■ Texto do exercício
- - -

Passeio no parque de estacionamento

Lembrei-me disto, agora que se aproxima a época natalícia. Não tem muito a ver com clássicos, e se calhar até pouco a ver com carros, mas isto será uma coisa só minha? E se calhar nem devia estar aqui, mas se não for autorizado quem de direito que apague, com a minha bênção.



Confesso. Sou um fraco, sem vontade própria, curvado à vontade de outrem, um invertebrado, um flácido. Só assim se explica que me tenham convencido a ir às compras a uma superfície comercial. Poderia inventar uma justificação se tivesse frequentado um supermercado. Alguma coisa máscula e viril, como "fui comprar 3 grades de cerveja para beber antes do jantar" ou "acabou-se-me o tabaco de mascar" ou até "precisei de comprar uma pedra de amolar para afiar a minha faca-de-mato". Infelizmente o termo "superfície comercial", outrora tão abrangente que podia significar qualquer área onde se praticasse a nobre arte do comércio, refere-se hoje a estabelecimentos pimpões e elegantemente decorados, onde se vende de tudo, desde meias de seda para a perna da donzela mais delicada até tartarugas de estimação. De tudo, menos facas de mato e tabaco de mascar. E raramente grades de cerveja.

- - -

■ Material fornecido
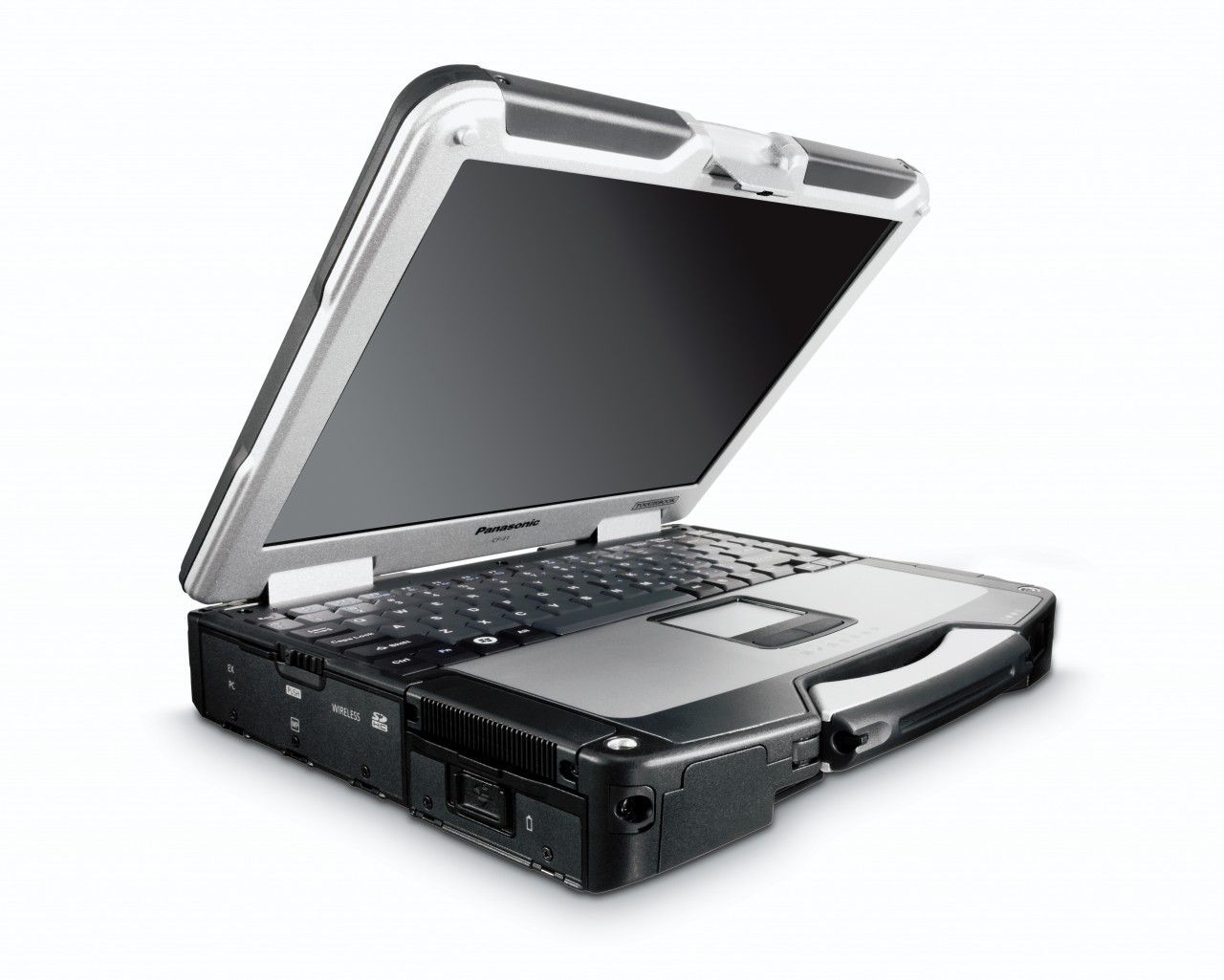 Ноутбуки какой фирмы. Защищенный ноутбук. Ноутбук Panasonic Toughbook CF-31mecaxf9.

- - -

■ Tarefas
• A. Copie do texto sobre o passeio no parque de estacionamento o trecho entre "Confesso. Sou um" e "grades de cerveja.", inclusive.
• B. No texto sobre o passeio no parque de estacionamento, o que é que não se vende nas superfícies comerciais de hoje?

■ Respostas
• A.
Confesso. Sou um fraco, sem vontade própria, curvado à vontade de outrem, um invertebrado, um flácido. Só assim se explica que me tenham convencido a ir às compras a uma superfície comercial. Poderia inventar uma justificação se tivesse frequentado um supermercado. Alguma coisa máscula e viril, como "fui comprar 3 grades de cerveja para beber antes do jantar" ou "acabou-se-me o tabaco de mascar" ou até "precisei de comprar uma pedra de amolar para afiar a minha faca-de-mato". Infelizmente o termo "superfície comercial", outrora tão abrangente que podia significar qualquer área onde se praticasse a nobre arte do comércio, refere-se hoje a estabelecimentos pimpões e elegantemente decorados, onde se vende de tudo, desde meias de seda para a perna da donzela mais delicada até tartarugas de estimação. De tudo, menos facas de mato e tabaco de mascar. E raramente grades de cerveja.

• B. Facas de mato e tabaco de mascar, e raramente grades de cerveja.